MacOS is definitely much more secure than Windows. It’s popular mainly for its easy user interface and tightened security. That doesn’t mean exploits are impossible. Ransomware can still hijack your Mac if you download an unprotected file or open an infected e-mail. Over the years, there have been a few Ransomware attacks on MacOS. Thankfully, these were fixed quickly and it is now tougher than ever for the malicious software to seriously affect your system.
“KeRanger” and “Patcher” were two of the more serious malware that produced a lot of victims to the file encryption issue. KeRanger reportedly attacked more than 7000 MacOS users. Originally, it had a legitimate developer certificate. This means that if you somehow get KeRanger onto your system, it won’t trigger the MacOS built-in security. Thankfully the certificate has been revoked and KeRanger is not a source of worry these days. Patcher is even worse. It works the same way as any other Ransomeware, meaning it encrypts all of your files. The unfortunate thing is even if you do pay the people behind it, there is no real way to decrypt your files.
The more infamous Ransomware recently was “WannaCry”. This affected mostly Windows users and as of yet, there haven’t been much reports of it making a target of MacOS. However, it is definitely possible for it to infect your computer.
In a nutshell, Ransomware attacks on MacOS have been few and far between. Still, let’s not get ahead of ourselves and say it’s not entirely possible for your Mac to be immune to these attacks. If you are anxious that you might lose all your data at the hands of Ransomware, then read on how you can save your system from the malware.
Precautions for preventing a Ransomware attack
Ransomware can be a huge issue for both home users and people at work. If your data isn’t backed up and you aren’t using proper anti-virus software, your Mac might be vulnerable to Ransomware. We recommend you to take some precautions to prevent this from happening. Also, peace of mind is never a bad thing.
First off, keep your Mac up-to-date. Old software versions of the OS and apps might have more bugs and security exploits. This is why ransomware attacks computers running an older OS version. So, keep your OS and applications updated at all times.

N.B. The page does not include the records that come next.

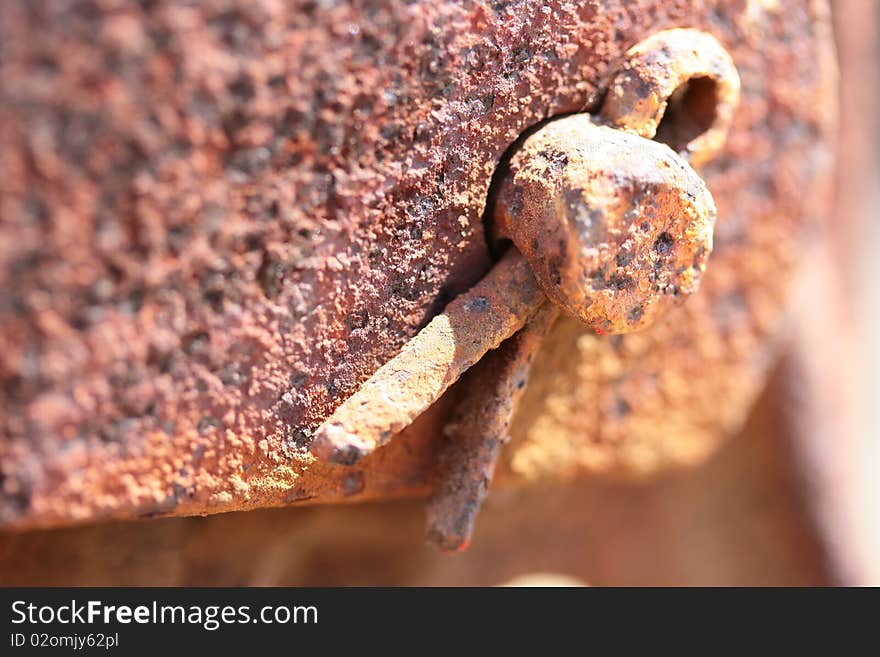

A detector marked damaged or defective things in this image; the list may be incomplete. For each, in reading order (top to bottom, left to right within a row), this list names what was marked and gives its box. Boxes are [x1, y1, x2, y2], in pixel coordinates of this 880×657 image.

rusted bolt head [600, 27, 740, 167]
rusty metal surface [0, 0, 836, 528]
rusted bolt head [492, 113, 720, 334]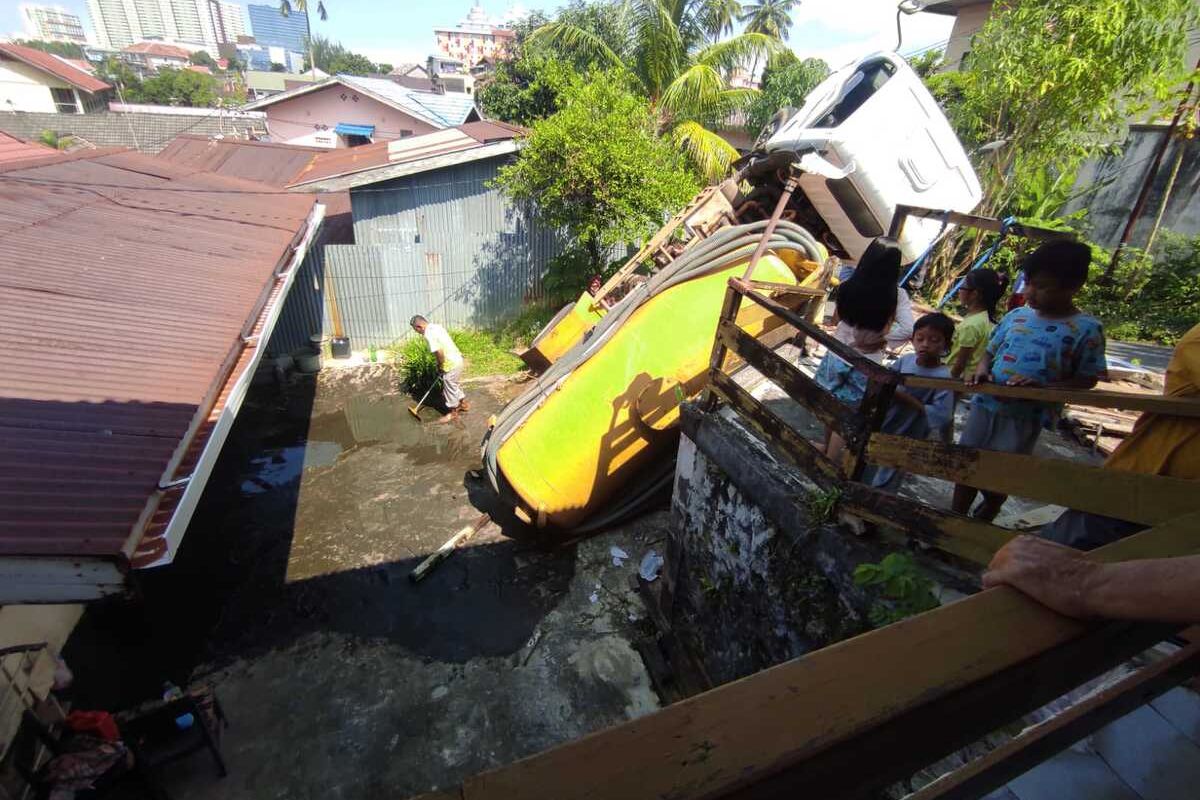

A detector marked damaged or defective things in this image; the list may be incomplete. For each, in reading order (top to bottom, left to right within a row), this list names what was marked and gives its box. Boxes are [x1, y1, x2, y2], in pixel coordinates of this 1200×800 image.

rusty corrugated roof [0, 42, 111, 94]
rusty corrugated roof [0, 149, 319, 563]
overturned truck [482, 53, 979, 534]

Still worried about losing all of your files? We recommend backing up all of your data to an offline source. External drives are especially useful in this situation. This way, you always have a second copy of all your files safe on a separate disk. If you’re wondering what external drive you should get for your Mac, then go ahead and have a look at this roundup of the best External Hard Drives for Macs.
Last but not least, always download apps and files from reputable sources. If MacOS alerts you to avoid a certain download, then you should probably do so. The best bet is getting a decent anti-malware software. Anti-malware apps will automatically scan your apps and files from time to time and alert you of unprotected files and downloads.
MacOS doesn’t seem to be as affected by Ransomware as much as Windows. However, there is still a small chance that your Mac could be vulnerable. But if you take some precautions like backing up all your data and using protected sites to download apps, you should be safe for the most part.